**EXTRAIT DU DOCUMENT:**

________________________

93. Si les claques dans le dos sont inefficaces chez l'adulte ou le grand enfant qui s'étouffe, quelle technique le SST utilise-t-il ?
- A.La méthode de Heimlich, par compressions abdominales ✓
- B.Le bouche-à-bouche immédiat
- C.La position latérale de sécurité
- D.Le massage cardiaque externe
Réponse A. Si les claques dans le dos sont inefficaces chez l'adulte ou le grand enfant, la technique à utiliser est la méthode de Heimlich, par compressions abdominales. INRS, ED 4085, p.11.
94. Chez le nourrisson qui s'étouffe, en cas d'échec des claques dans le dos, quelle technique le SST réalise-t-il ?
- A.La méthode de Heimlich classique
- B.Des compressions thoraciques avec deux doigts au milieu de la poitrine, le nourrisson tenu sur l'avant-bras ✓
- C.Un bouche-à-bouche prolongé sans autre geste
- D.Une simple surveillance sans intervention
Réponse B. Chez le nourrisson, en cas d'échec des claques dans le dos, le SST réalise des compressions thoraciques avec deux doigts au milieu de la poitrine, le nourrisson tenu sur l'avant-bras. INRS, ED 4085, p.11.
95. Chez l'adulte en arrêt cardio-respiratoire, quel rythme de compressions thoraciques et d'insufflations le SST doit-il appliquer ?
- A.20 compressions pour 3 insufflations
- B.10 compressions pour 1 insufflation
- C.30 compressions thoraciques, à un rythme de 100 à 120 par minute, pour 2 insufflations, avec DAE dès que possible ✓
- D.15 compressions pour 4 insufflations
Réponse C. Chez l'adulte, la conduite à tenir associe des cycles de 30 compressions thoraciques, à un rythme de 100 à 120 par minute, et 2 insufflations, avec mise en œuvre du DAE le plus tôt possible. INRS, ED 4085, p.12.

________________________

Entrées de la collection:
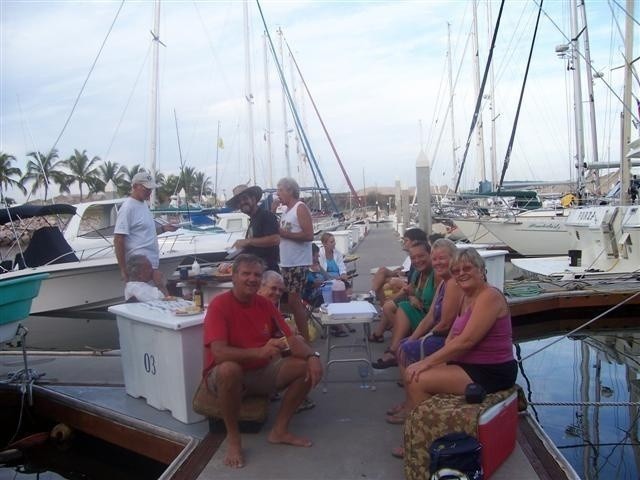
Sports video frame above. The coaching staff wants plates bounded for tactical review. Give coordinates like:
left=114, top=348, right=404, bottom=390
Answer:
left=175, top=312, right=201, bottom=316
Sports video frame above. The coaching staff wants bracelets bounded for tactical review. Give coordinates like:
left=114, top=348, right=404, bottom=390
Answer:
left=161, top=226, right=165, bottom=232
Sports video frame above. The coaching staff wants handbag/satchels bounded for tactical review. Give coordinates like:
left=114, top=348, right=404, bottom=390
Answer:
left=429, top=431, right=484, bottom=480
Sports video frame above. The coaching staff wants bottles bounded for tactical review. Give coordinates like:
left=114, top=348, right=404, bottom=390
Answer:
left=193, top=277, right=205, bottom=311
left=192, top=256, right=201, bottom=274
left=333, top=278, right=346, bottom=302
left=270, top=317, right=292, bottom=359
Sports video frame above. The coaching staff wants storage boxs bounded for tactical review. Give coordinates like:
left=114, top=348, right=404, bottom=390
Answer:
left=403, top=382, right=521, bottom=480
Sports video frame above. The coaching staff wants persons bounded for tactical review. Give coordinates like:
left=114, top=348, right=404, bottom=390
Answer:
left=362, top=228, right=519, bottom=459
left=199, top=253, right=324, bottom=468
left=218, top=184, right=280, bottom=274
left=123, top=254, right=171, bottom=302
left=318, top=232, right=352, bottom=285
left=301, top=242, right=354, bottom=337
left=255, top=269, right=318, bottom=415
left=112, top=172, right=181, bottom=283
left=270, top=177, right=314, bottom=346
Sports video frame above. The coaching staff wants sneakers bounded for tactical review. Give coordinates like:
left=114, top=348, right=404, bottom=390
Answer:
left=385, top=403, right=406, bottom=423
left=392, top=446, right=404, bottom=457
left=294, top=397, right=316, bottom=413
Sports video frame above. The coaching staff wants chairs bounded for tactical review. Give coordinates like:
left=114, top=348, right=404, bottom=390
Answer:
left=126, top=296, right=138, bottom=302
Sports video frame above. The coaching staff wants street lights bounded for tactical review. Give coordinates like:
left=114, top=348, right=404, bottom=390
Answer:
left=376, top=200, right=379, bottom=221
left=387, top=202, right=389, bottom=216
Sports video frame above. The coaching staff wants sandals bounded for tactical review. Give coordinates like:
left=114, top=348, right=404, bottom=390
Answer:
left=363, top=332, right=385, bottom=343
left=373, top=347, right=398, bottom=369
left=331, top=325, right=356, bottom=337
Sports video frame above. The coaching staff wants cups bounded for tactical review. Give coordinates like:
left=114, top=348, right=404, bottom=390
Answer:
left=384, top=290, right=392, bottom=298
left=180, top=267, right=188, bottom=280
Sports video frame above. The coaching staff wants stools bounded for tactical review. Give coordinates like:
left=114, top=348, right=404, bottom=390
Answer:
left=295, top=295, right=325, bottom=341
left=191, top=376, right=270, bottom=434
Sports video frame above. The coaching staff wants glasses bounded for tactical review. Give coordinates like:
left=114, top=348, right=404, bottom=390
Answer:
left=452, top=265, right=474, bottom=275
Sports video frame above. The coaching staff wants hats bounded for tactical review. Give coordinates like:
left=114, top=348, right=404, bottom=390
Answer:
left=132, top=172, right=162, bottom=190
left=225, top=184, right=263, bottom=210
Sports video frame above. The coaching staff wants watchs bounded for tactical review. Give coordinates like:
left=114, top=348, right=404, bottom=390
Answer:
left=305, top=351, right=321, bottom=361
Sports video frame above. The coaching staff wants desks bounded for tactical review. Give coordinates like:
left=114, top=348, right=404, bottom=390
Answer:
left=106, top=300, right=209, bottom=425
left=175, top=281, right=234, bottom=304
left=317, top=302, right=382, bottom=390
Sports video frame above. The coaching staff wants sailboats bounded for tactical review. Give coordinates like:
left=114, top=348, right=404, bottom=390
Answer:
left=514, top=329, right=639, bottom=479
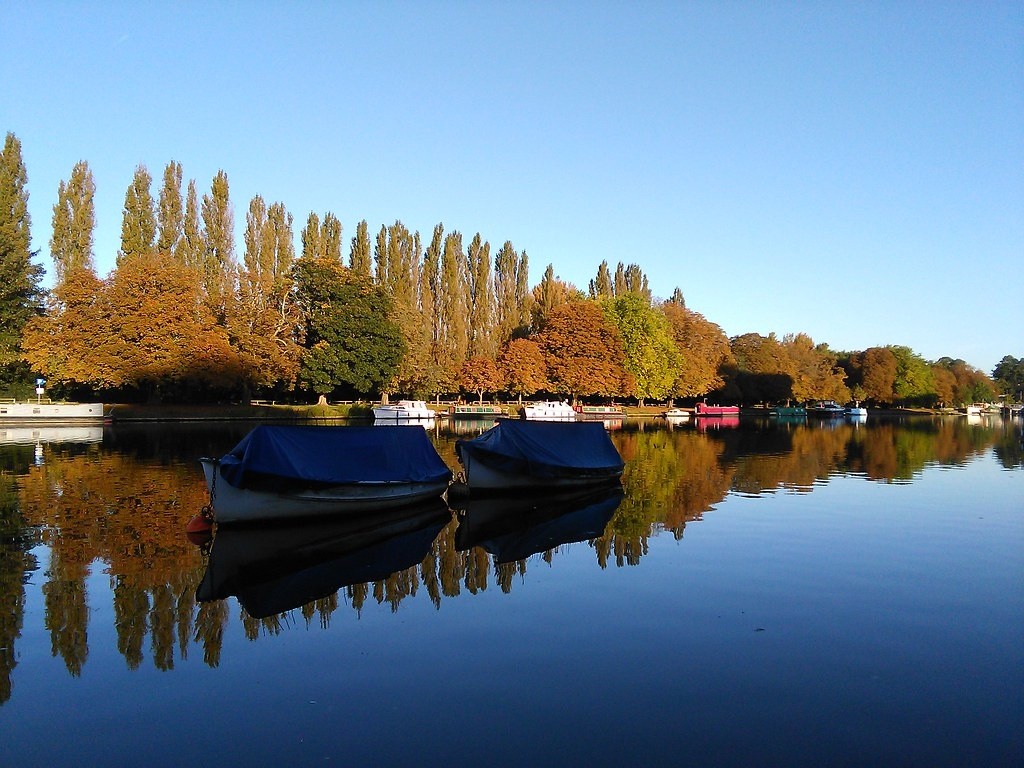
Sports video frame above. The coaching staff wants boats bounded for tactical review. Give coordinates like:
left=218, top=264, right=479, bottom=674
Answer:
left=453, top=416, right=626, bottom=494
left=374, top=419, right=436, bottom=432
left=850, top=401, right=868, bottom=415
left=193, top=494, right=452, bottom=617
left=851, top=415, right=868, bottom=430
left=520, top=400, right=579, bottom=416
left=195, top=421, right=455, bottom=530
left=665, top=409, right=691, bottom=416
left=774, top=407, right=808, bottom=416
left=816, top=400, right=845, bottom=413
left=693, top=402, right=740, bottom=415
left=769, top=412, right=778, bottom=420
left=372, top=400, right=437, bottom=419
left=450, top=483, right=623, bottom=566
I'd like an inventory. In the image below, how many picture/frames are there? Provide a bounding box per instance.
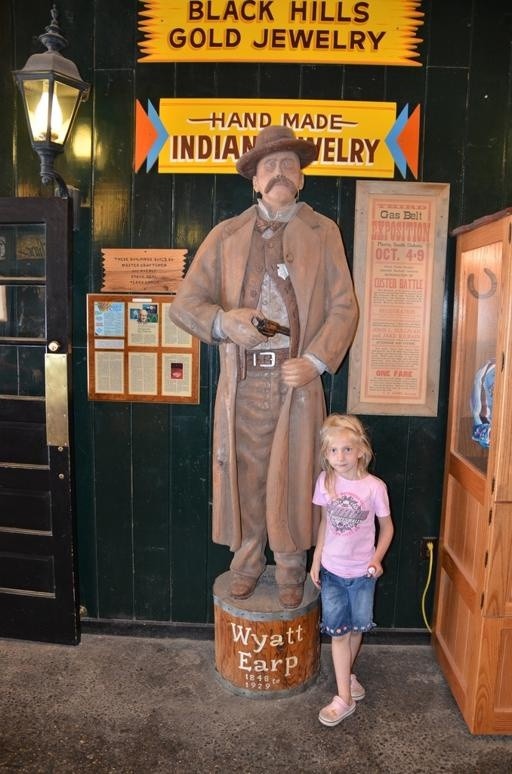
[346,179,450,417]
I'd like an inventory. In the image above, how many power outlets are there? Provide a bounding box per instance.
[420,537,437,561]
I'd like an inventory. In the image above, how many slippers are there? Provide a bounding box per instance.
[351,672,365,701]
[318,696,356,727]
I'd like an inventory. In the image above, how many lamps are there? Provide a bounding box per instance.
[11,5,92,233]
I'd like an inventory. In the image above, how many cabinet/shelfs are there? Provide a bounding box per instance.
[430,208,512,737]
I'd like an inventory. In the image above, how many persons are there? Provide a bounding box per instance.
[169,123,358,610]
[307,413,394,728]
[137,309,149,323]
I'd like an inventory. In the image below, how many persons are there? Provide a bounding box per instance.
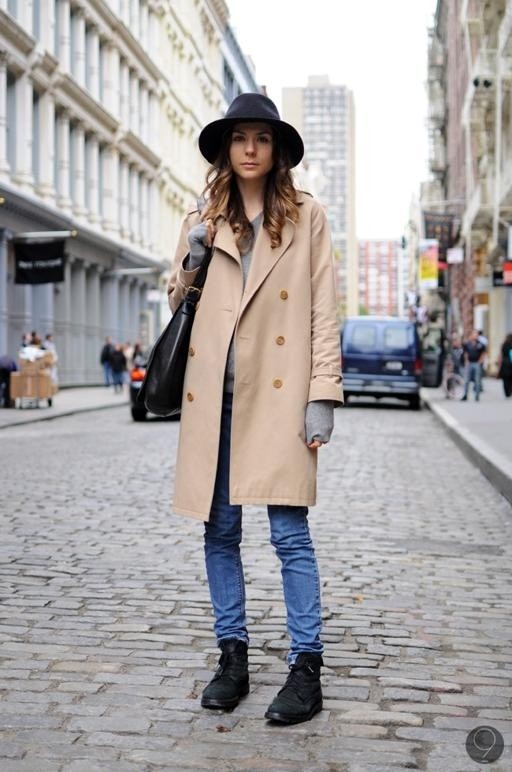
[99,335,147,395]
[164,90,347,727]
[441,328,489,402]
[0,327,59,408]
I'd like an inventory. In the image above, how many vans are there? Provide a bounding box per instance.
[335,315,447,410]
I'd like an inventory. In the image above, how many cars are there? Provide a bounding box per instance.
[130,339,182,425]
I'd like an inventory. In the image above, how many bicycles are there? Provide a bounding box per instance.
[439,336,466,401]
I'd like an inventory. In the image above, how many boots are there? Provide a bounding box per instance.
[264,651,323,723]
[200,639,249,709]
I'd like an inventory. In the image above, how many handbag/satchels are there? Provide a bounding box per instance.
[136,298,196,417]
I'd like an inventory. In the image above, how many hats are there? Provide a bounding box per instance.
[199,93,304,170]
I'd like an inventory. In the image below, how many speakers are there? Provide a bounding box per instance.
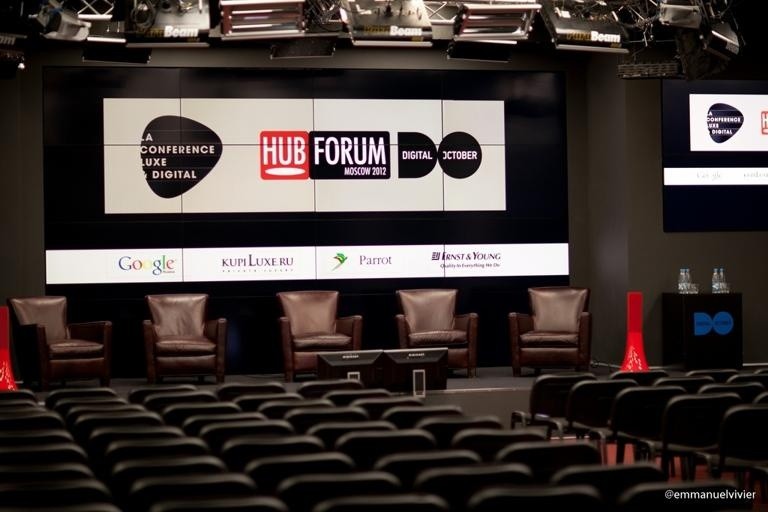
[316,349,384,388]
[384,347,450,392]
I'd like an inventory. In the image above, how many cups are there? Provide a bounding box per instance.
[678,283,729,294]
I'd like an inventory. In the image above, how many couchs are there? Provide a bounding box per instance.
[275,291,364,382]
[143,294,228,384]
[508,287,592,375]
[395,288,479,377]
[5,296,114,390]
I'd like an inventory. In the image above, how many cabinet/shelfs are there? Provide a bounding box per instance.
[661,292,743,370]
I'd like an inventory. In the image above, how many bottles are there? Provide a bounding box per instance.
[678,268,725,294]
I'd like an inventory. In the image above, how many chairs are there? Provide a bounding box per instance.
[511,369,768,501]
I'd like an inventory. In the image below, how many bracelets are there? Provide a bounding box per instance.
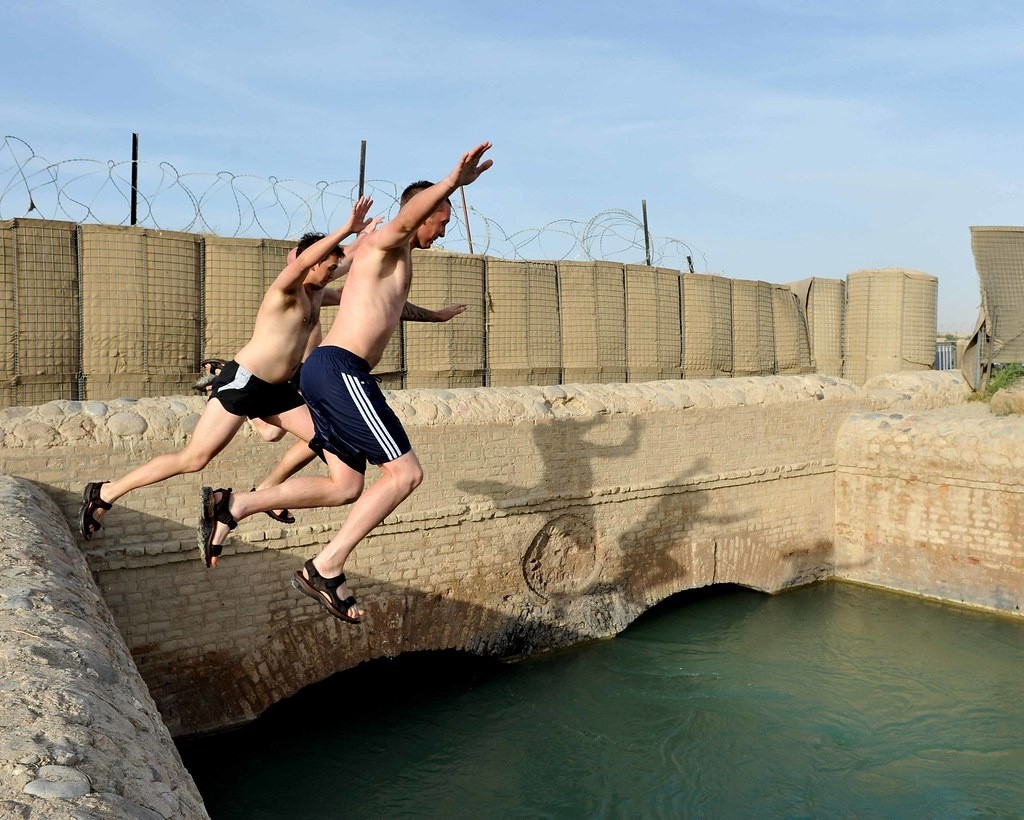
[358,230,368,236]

________________________

**ACTIVITÉ A:**
Imprimez le passage de l'extrait sur les gestes de secours qui va de "94. Chez le" jusqu'à "l'avant-bras. INRS, ED 4085, p.11.".
**ACTIVITÉ B:**
Dans l'extrait sur les gestes de secours, relevez tous les nombres de compressions proposés par les options de la question commençant par « Chez l'adulte en arrêt cardio-respiratoire ».
**ACTIVITÉ C:**
Les affirmations suivantes concordent-elles avec l'extrait sur les gestes de secours ? Répondez par oui ou par non à chacune, en citant les mots de l'extrait qui tranchent.
(i) Chez le nourrisson, en cas d'échec des claques dans le dos, le SST applique la méthode de Heimlich classique.
(ii) Chez l'adulte en arrêt cardio-respiratoire, les compressions thoraciques se font à un rythme de 100 à 120 par minute.
(iii) Chez l'adulte, le DAE n'est mis en œuvre qu'après plusieurs cycles complets.

**RÉSULTAT ATTENDU A:**
94. Chez le nourrisson qui s'étouffe, en cas d'échec des claques dans le dos, quelle technique le SST réalise-t-il ?
- A.La méthode de Heimlich classique
- B.Des compressions thoraciques avec deux doigts au milieu de la poitrine, le nourrisson tenu sur l'avant-bras ✓
- C.Un bouche-à-bouche prolongé sans autre geste
- D.Une simple surveillance sans intervention
Réponse B. Chez le nourrisson, en cas d'échec des claques dans le dos, le SST réalise des compressions thoraciques avec deux doigts au milieu de la poitrine, le nourrisson tenu sur l'avant-bras. INRS, ED 4085, p.11.

**RÉSULTAT ATTENDU B:**
20 compressions, 10 compressions, 30 compressions thoraciques, 15 compressions.

**RÉSULTAT ATTENDU C:**
(i) Non : « le SST réalise des compressions thoraciques avec deux doigts au milieu de la poitrine, le nourrisson tenu sur l'avant-bras ».
(ii) Oui : « à un rythme de 100 à 120 par minute ».
(iii) Non : « avec mise en œuvre du DAE le plus tôt possible ».